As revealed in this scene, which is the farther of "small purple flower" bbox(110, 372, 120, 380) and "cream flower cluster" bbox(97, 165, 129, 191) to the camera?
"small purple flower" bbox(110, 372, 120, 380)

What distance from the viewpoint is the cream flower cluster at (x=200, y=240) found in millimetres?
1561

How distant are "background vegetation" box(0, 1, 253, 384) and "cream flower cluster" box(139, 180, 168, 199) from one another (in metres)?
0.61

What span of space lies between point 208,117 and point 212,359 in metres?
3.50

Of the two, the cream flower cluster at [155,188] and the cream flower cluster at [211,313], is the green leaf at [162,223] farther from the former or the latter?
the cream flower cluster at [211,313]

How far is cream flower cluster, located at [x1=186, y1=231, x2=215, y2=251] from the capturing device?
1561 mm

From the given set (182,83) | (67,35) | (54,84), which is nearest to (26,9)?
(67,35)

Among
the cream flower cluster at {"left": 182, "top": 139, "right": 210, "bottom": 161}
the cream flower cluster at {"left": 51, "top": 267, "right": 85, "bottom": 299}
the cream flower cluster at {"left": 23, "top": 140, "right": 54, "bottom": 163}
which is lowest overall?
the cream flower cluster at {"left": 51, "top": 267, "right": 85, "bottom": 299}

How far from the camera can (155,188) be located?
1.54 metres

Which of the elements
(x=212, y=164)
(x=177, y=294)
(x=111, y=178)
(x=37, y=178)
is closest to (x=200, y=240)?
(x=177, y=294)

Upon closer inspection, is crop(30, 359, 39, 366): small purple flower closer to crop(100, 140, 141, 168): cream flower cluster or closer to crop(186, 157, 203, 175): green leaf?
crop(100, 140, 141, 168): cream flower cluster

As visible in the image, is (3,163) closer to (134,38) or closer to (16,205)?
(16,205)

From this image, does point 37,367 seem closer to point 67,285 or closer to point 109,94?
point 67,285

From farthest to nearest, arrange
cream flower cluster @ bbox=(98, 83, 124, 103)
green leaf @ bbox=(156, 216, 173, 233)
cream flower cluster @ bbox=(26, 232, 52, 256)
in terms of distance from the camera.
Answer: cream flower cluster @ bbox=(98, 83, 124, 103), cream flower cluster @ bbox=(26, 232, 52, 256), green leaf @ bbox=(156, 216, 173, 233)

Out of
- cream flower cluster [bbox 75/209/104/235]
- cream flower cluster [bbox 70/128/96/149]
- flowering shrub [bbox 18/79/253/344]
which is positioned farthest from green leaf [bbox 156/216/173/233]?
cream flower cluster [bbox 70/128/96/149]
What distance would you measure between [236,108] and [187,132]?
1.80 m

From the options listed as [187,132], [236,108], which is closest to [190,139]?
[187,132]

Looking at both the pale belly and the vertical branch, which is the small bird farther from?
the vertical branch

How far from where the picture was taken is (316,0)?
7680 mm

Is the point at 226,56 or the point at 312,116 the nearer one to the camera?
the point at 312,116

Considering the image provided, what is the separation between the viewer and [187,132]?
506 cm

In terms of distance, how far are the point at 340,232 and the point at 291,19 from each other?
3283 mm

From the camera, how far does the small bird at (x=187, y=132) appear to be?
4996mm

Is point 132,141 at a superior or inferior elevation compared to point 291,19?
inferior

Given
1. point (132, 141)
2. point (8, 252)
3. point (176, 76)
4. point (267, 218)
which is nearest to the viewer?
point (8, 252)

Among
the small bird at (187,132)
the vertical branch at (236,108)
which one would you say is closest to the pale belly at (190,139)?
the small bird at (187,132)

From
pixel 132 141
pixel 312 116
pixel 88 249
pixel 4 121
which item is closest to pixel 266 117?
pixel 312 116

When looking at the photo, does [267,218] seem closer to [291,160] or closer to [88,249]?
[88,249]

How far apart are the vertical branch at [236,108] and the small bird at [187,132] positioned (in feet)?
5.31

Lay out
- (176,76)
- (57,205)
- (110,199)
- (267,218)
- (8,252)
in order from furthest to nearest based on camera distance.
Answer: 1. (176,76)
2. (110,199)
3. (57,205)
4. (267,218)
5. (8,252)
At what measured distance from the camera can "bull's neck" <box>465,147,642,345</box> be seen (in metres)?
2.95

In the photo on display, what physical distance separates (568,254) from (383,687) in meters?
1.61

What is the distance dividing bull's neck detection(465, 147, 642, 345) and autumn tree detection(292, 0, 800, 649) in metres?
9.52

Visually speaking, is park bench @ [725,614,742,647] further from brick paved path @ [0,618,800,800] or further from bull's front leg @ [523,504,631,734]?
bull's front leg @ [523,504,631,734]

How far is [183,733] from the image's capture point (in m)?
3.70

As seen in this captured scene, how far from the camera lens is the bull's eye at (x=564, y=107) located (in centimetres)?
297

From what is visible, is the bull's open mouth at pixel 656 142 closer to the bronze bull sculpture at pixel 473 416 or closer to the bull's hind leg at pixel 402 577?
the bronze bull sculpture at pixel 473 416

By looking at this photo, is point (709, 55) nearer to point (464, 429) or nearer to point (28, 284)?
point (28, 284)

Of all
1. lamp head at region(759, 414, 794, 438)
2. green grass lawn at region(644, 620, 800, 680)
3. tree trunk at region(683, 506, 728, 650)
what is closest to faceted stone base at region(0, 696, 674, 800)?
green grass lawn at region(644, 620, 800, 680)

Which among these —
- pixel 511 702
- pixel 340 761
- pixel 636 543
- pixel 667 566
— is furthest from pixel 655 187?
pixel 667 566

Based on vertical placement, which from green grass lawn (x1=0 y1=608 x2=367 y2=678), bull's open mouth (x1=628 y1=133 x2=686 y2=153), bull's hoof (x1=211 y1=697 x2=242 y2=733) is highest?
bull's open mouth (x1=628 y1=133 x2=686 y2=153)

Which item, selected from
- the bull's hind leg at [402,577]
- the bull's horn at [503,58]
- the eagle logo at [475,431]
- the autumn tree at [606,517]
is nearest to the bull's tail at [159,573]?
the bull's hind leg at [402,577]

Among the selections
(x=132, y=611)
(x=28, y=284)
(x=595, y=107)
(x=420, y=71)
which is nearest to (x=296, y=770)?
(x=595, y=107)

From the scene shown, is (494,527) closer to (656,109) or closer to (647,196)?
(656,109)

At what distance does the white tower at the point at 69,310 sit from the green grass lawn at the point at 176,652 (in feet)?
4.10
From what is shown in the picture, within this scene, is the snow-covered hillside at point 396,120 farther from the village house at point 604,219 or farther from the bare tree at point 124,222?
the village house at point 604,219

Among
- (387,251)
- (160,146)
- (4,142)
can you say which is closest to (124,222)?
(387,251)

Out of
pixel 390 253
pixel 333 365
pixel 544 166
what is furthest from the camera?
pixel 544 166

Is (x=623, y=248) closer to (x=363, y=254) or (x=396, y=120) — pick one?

# # # #

## [Work instructions]
Everything from the line containing "Among the selections" to the last line of the entries above should be quoted exactly, and only that.

## [Solution to this exercise]
Among the selections
(x=132, y=611)
(x=28, y=284)
(x=595, y=107)
(x=420, y=71)
which is nearest to (x=296, y=770)?
(x=595, y=107)

From the scene shown, is (494,527) closer to (656,109) or closer to (647,196)?
(656,109)

At what distance does the white tower at the point at 69,310 sit from the green grass lawn at the point at 176,652 (in feet)?
4.10
From what is shown in the picture, within this scene, is the snow-covered hillside at point 396,120 farther from the village house at point 604,219 or farther from the bare tree at point 124,222?
the village house at point 604,219

Among
- (387,251)
- (160,146)
- (4,142)
can you say which is closest to (124,222)?
(387,251)

Out of
pixel 390 253
pixel 333 365
pixel 544 166
what is furthest from the camera?
pixel 544 166

Is (x=623, y=248) closer to (x=363, y=254) or (x=396, y=120) — pick one?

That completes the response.